Arsenault is an extremely intellectual artist, and the programme for i was BARBIE is filled with fascinating academic insights with dramaturg Judith Rudakoff into performing identity, the nature of art, beauty and gender and the way that our media and our society constructs gender norms and the way that corporations like Mattel and artists like Andy Warhol, use iconography to perpetuate certain ideals of femininity, beauty and perfection. Yet, the play itself is more subtle in its analysis of this experience, and allows the audience to choose for themselves how deep they would like to delve into the complex issues of gender and identity that Arsenault is weaving. In the programme she says of her writing of this show that “there are stream of consciousness elements in the writing. It moves from a rampant analysis of the things that are happening around me, to a moment of internal reflection about sensation, about something I’m actually feeling in my body.” To truly inhabit Barbie, Arsenault reflects, it is her job for this evening to be vacant (courtesy of Ativan), to be plastic and to be perfect.
While keeping herself poised as the representation of a doll whose image is nearly as complex as her own, Arsenault manages to paint a vivid picture of this event, which is rich in its detail and yet always accessible even to those who didn’t know that Toronto had its own Fashion Week. She mostly takes the audience into her own mind, her own heart and into her breath, which she strives to keep down in her genitals the way her voice teacher advocates, all the while she simultaneously represses and embraces the very real feelings of fear and insecurity that inevitably rise and subside throughout the evening. Yet, she also inhabits a few other individuals instrumental to her journey to Barbie to hilarious effect, as each one is more extreme in her ability to precisely inhabit the Hollywood culture than the last.
There is so much fascinating intellectual territory crammed into this piece that the feminist in me could write an entire paper delving into the subtext of each moment from the way that Arsenault carries herself, the dainty way she holds her wrists and insists on having her hair cover one of her eyes to her allusions to Ghandi, Buddha, Jesus Christ, Michelle Obama and the pink plastic temple of patriarchy, with Barbie as the highest priestess and, most interesting of all, Arsenault’s ability to simultaneously revel within this world, as even her own body, and certainly her deft mind, both celebrates, subverts and rejects everything that Barbie typically stands for.

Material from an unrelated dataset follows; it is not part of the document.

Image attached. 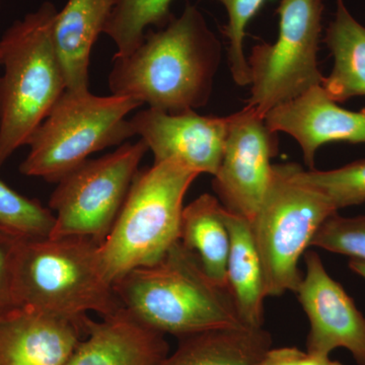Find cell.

Director Brendan Healy largely allows Nina Arsenault to be the focus of this piece, both as the storyteller, but also as a Barbie, a gorgeous, perfectly sculptured representation of the female body clad in a silver sequin dress and incredibly high stiletto shoes. She creates art and is the artwork, although there are also projected photos from the event, with Perez Hilton styled captions, as well as commercials for Barbie inter-spliced throughout as well as a good use of the camera shutter, as Arsenault speaks thoughtfully about the mechanics of modelling as a public figure, and musing what her genuine emotions, a feeling like empathy for example, would look like on camera if it accidentally permeated through her meticulously posed facade.
At the heart of i was BARBIE, is that even though Nina Arsenault, like Barbie, can easily spark a discussion about artificiality, as Judith Rudakoff writes, “is Nina a reproduction, a representation, a reflection or a reinterpretations? Perhaps a regeneration? A reinvention?,” as Barbie can change her clothes and reconfigure her image, just as real woman are able to do in the world of Plastic Surgery and Self-Help gurus, ultimately what is inside, the raw emotions, and the heart remain. And what makes i was BARBIE so beautiful is that it is filled with both.